Quinta-feira, 17 de Fevereiro de 2011

Pena de Morte - Eva Cruz

coordenação de Augusta Clara de Matos

 

Eva Cruz  Pena de Morte

 

 

(Ilustração de Adão Cruz)

 

Era uma tarde do começo de Primavera.

 

Sentada no banco do meu jardim num deleite bucólico, a contemplar as flores de pão e queijo amarelas, espreitando por entre os fetos de pé preto, vi uma melra com uma palhinha no bico, disparar de um galho meio despido e entrar que nem uma flecha num arbusto, rente à hera do velho muro. Reconheci a fêmea pelo bico e penas acastanhadas, salpicadas de cinzento. Ia ali nascer um ninho e dentro a Primavera.

 

Dias seguidos fui observando a melra a construir a sua casa, com palhas, pequeninos gravetos e penas levadas no bico.
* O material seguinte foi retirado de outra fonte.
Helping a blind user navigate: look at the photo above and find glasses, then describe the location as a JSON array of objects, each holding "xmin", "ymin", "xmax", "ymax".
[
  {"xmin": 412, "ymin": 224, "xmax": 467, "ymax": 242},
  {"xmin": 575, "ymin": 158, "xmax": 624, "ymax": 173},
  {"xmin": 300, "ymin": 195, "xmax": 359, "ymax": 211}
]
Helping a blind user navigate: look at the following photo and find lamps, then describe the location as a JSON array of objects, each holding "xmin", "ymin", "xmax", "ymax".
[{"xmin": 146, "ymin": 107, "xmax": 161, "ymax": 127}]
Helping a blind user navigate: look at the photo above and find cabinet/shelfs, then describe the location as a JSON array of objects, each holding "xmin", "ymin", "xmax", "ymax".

De vez em quando o melro, no seu fato preto de bico amarelo, ajudava, e percebi que a emancipação já tinha chegado às aves, ou então sempre assim fora e mostravam-se mais evoluídas do que os humanos.

 

Ninho feito, logo foram postos quatro ovinhos, claros, de manchas avermelhadas, não saindo a fêmea de cima deles, enamorada no seu choco, durante cerca de duas semanas. Quando a via sair, espreitava de longe pelo buraquinho, não fosse ela enjeitar, e não tardei em ver quatro cabecinhas nuas, de tenro bico espetado no ar. Em breve se haviam de vestir e voar pelos céus da Primavera.

 

Um gato malhado de branco e preto, pequenito ainda, o resto de uma ninhada da gata amarela, espreitava, num galho seco de uma vide morta, a pequenina presa, e de um salto acrobático enfiou-se no buraco, agarrando o ninho por entre os bigodes. Foi tal a minha fúria que aos gritos o espantei, e na fuga deixou cair o ninho com os passarinhos despidos e esfacelados. A pobre da mãe melra chegou e chorou com pios desgarrados a sua desgraça. O melro voltejava por ali descontrolado.

 

Na calçada, ouvi o barulho…do tractor que matou o gato com as rodas traseiras. Com  fúria disse para comigo: bem feito, foi como esmola num pobre! A gata amarela chegou, cheirou o corpo do gatito inerte e em cima do muro chorou o seu cântico fúnebre. Apoderou-se de mim um sentimento de pena e quase esqueci os passaritos nus.

 

Recordei então um texto de Camus, Reflexões sobre a guilhotina.

 

Numa aldeia deu-se um crime hediondo. Um assassino tinha chacinado uma família de lavradores incluindo os filhos pequenitos. O caso revoltou a população que considerava a decapitação uma pena leve de mais para tal monstro. No dia da execução, um aldeão, na sua revolta, quis a todo o custo presenciar a morte do criminoso. Só assim poderia saciar a sua sede de vingança. Levantou-se de madrugada, pois tinha à frente um longo percurso a pé, uma vez que o lugar da execução era na cidade. Viu chegar o condenado que tremendo de medo, mal se erguia nas pernas. O rosto congestionado implorava pela vida.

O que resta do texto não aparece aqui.